Hayat bazen bir döngü gibi gelir insana. Sabah uyan, işe git, sorumluluklarını yerine getir, akşam eve dön, uyuyup ertesi gün aynı döngüye başla… Günler birbirini kovalar ve farkında olmadan zaman akıp gider. Oysa bir an durup düşündüğünde, gerçekten bu hayatı yaşadığını hissediyor musun? Yoksa sadece akışa kapılmış bir şekilde sürükleniyor musun?
Bazen hayatın koşturmacasında en önemli şeyi unutuyoruz: Kendimizi. Ne istediğimizi, neyin bizi mutlu ettiğini, hangi yolda yürümek istediğimizi erteleyip duruyoruz. “Şimdi zamanı değil”, “Zaten çok yoğunum”, “Nereden başlayacağımı bilmiyorum” gibi bahaneler, bizi adım atmaktan alıkoyuyor. Ama şunu bilmeliyiz: Hayat bizi beklemiyor.

İnsan bazen kendine şu soruyu sormalı: Şu an olduğun kişi, gerçekten olmak istediğin kişi mi?

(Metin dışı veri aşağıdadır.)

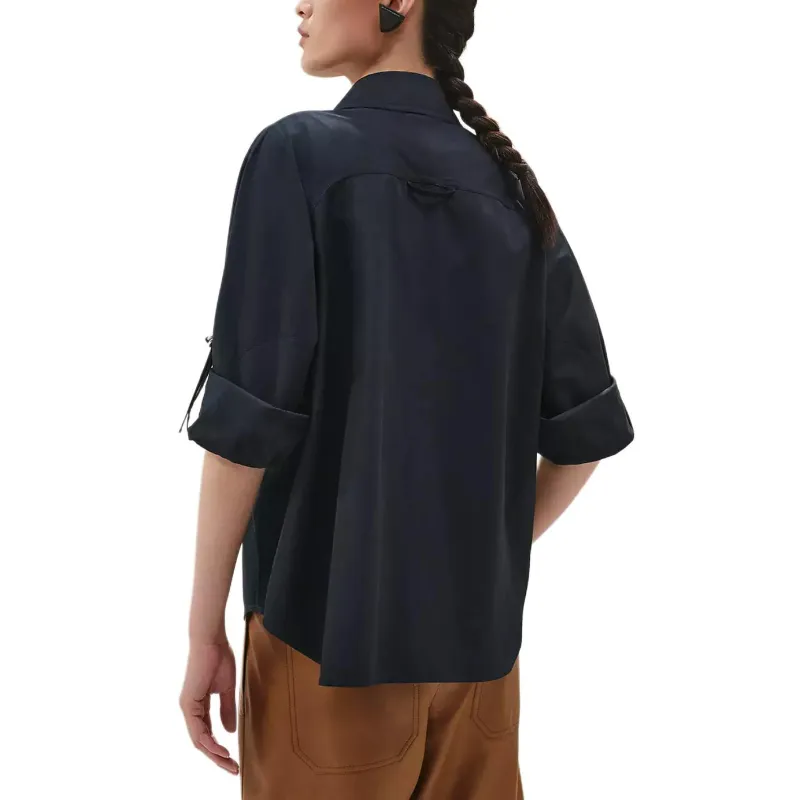 HERMES Shirts Women's Black-1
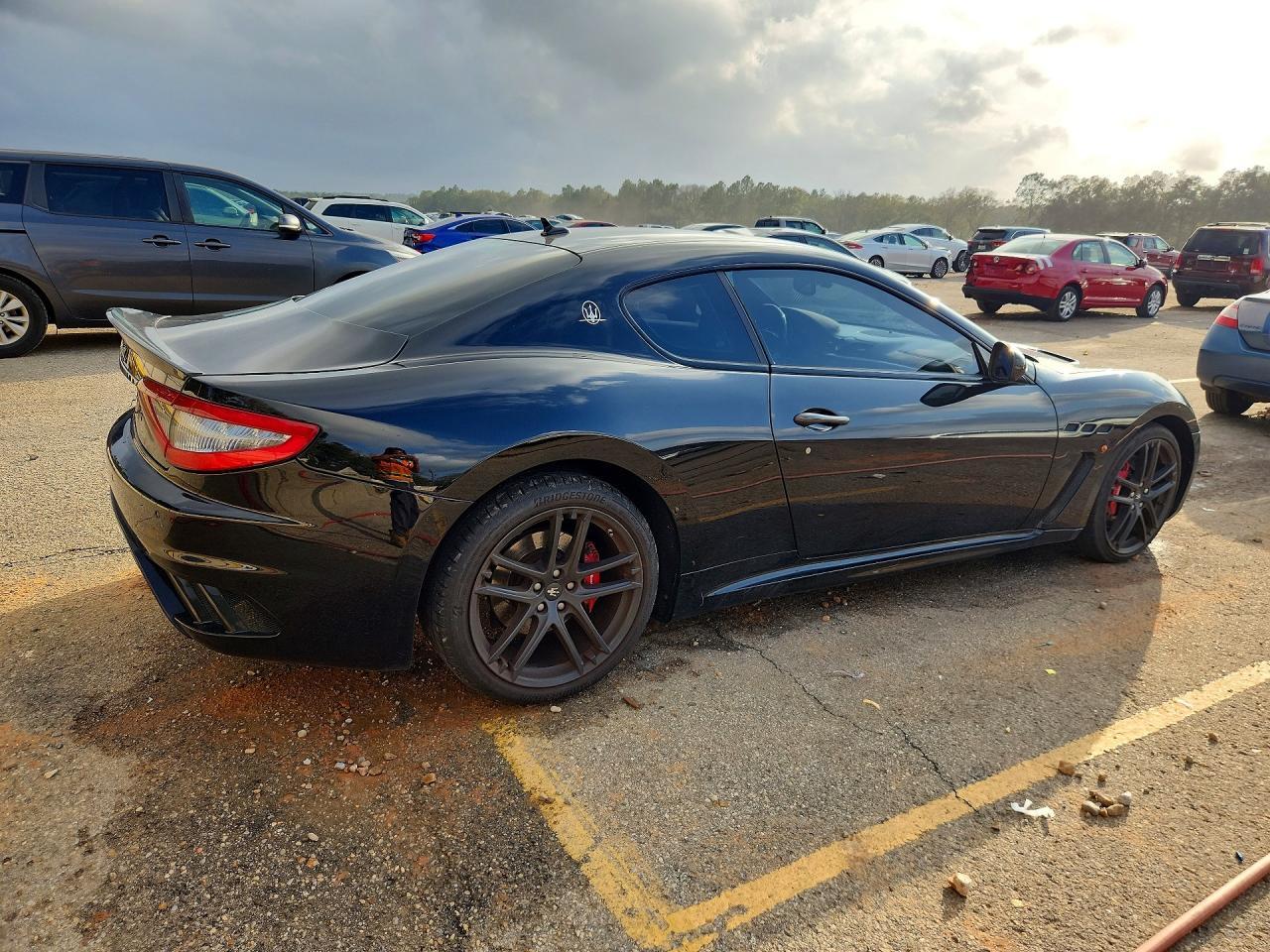 2015 Maserati Granturismo S - zdjęcie 3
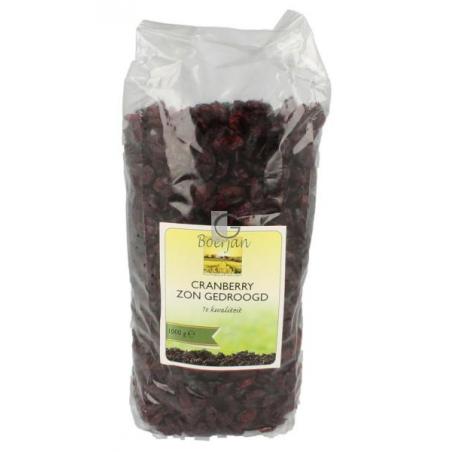 Boerjan cranberries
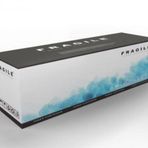 Fragile HPQ2612A FX10 Mack Eco Muadil Toner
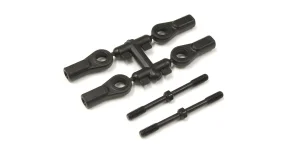 Kyosho Steering Rod Set 4X50mm Inferno MP9 Tki4 (2)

Bu soruyu sormak cesaret ister. Çünkü bazen cevabı bilmek bile rahatsız edicidir. Kendi eksiklerimizle, korkularımızla, ertelediğimiz hayallerimizle yüzleşmek kolay değildir. Ama değişim, fark etmekle başlar. Ne kadar ertelersen ertele, bir gün kendinle baş başa kalacaksın. Ve o gün geldiğinde, keşke daha önce başlasaydım dememek için bugün bir adım atmalısın.

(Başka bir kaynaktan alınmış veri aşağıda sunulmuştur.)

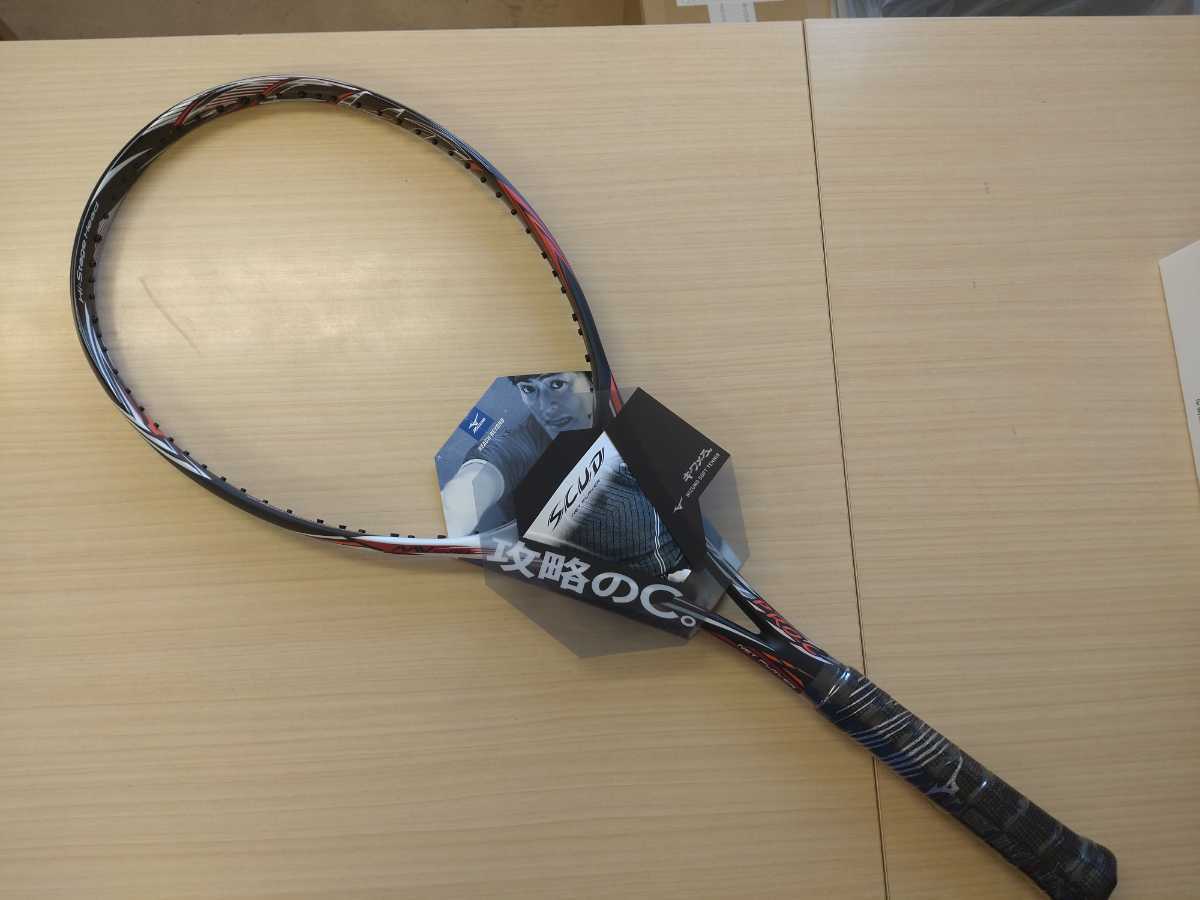 [63JTN852540U 0U] MIZUNO( Mizuno ) ska doPRO-C soft tennis racket front . for experienced person model new goods unused case attaching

Peki, nereden başlayacaksın? Büyük değişimlerden korkmaya gerek yok. Çünkü en köklü dönüşümler bile küçük adımlarla başlar. Belki sadece bugün biraz daha fazla kendini dinleyeceksin. Belki uzun zamandır okumak istediğin o kitabı eline alacaksın. Belki sadece on dakikanı sessizce düşünmeye ayırıp, kendine “Gerçekten ne istiyorum?” diye soracaksın.
Unutma, kendini keşfetmekten korkma. En güzel yolculuk, insanın kendine yaptığı yolculuktur. Ve bu yolculuk için en doğru zaman şu an…

“Başkalarının senin hakkında ne düşündüğü konusunda endişelenmeyi bıraktığında, gerçekten kendin olmaya başlarsın.”